Thank you for your response. I blacklisted nouveau back over a week ago when I first posted this thread. The others I have never seen:

Code:
root@proxmox:~# lsmod |grep -i riva
root@proxmox:~# lsmod |grep -i nvidia
root@proxmox:~# lsmod |grep -i nouv

Judging by the content of /proc/version the gcc version used for the running kernel is the same as the currently installed gcc as well. Both are 4.9.2 (Debian 4.9.2-10)

Code:
root@proxmox:~# cat /proc/version
Linux version 4.4.6-1-pve (root@elsa) (gcc version 4.9.2 (Debian 4.9.2-10) ) #1 SMP Thu Apr 21 11:25:40 CEST 2016

Could it be that the headers in the pve-headers-4.4.6-1-pve_4.4.6-48_amd64.deb package noted above are not a perfect match for the running binary package kernel?

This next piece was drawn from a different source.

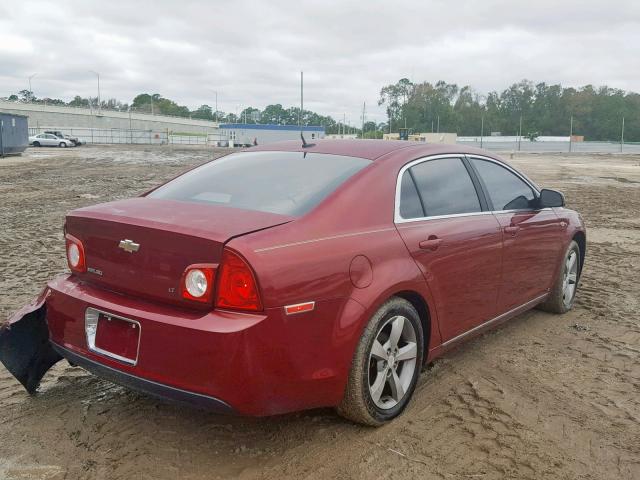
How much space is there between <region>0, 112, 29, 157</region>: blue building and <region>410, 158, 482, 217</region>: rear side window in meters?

Maybe compiler flags need to be the same too? Are you familiar with the build environment that the Proxmox binary kernel package is compiled in?
 
Ugh.

Never mind. I'm an idiot.

I had originally planned to do a PCI passthrough of the adapter, but decided that a container would be better. When I did that I added the nvidia adapter to stub, and forgot all about it. I'm guessing this error is happening because the device is claimed by pci-stub, not because there is an actual conflicting module or compiler/kernel/header issue.
 
Last edited:
Hmm. I've removed the devices from /etc/initramfs-tools/modules, and updated initramfs, so on next reboot they should be freed from pci-stub, but I really don't want to reboot right now.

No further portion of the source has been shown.